Os livros são a minha paixão, por isso sinto-me muito afortunada por trabalhar neste setor. A sua importância e o papel deste setor na educação, em dar voz aos sem voz, e em dar poder a milhões de pessoas para sonharem, não podem ser sobrestimados. Os livros têm o poder de criar compreensão e harmonia entre as culturas, o que só é obtido através do diálogo e do respeito mútuo. Neste sentido, a publicação tem um papel a desempenhar na paz e na estabilidade. Sou também apaixonada pela forma como a publicação está liderando o caminho na diversidade e na inclusão. Embora ainda haja espaço para aperfeiçoamentos, em comparação com outros setores, a nossa indústria oferece um exemplo positivo de diversidade e inclusão e está ajudando a criar um mundo melhor e mais justo.
Qual é seu autor favorito e o que está lendo atualmente?

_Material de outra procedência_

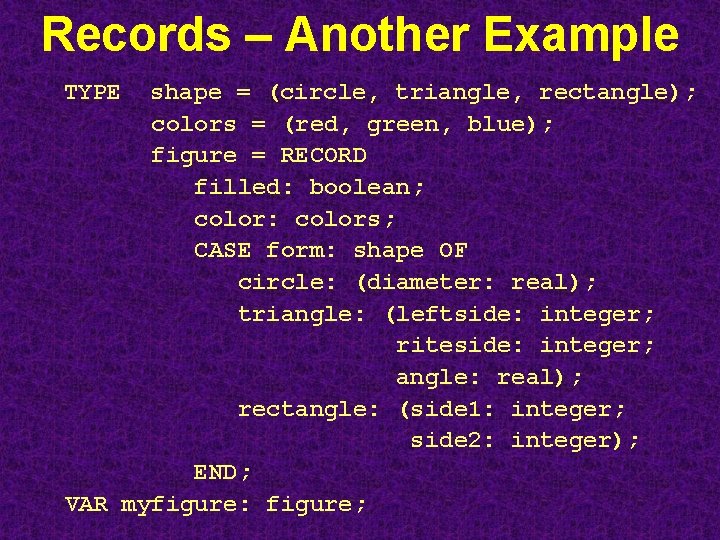 Records – Another Example

TYPE shape = (circle, triangle, rectangle);
colors = (red, green, blue);
figure = RECORD
filled: boolean;
color: colors;
CASE form: shape OF
circle: (diameter: real);
triangle: (leftside: integer;
riteside: integer;
angle: real);
rectangle: (side1: integer;
side2: integer);
END;
VAR myfigure: figure;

Estou atualmente lendo Les Damnés de la Terre, de Frantz Fanon. Como editor internacional, estou exposta a uma variedade de autores e assuntos, e os meus gostos de leitura são ecléticos. Gosto de todos os gêneros, e tento acompanhar os últimos lançamentos. Recentemente publiquei traduções em árabe de vários autores africanos, cujos livros eu tinha apreciado em inglês. Também li muita literatura sobre misticismo e espiritualidade. Adoro ler ficção de autores femininos em particular, pois muitas vezes dá-me uma visão sobre outras culturas e vidas, o que acho fascinante.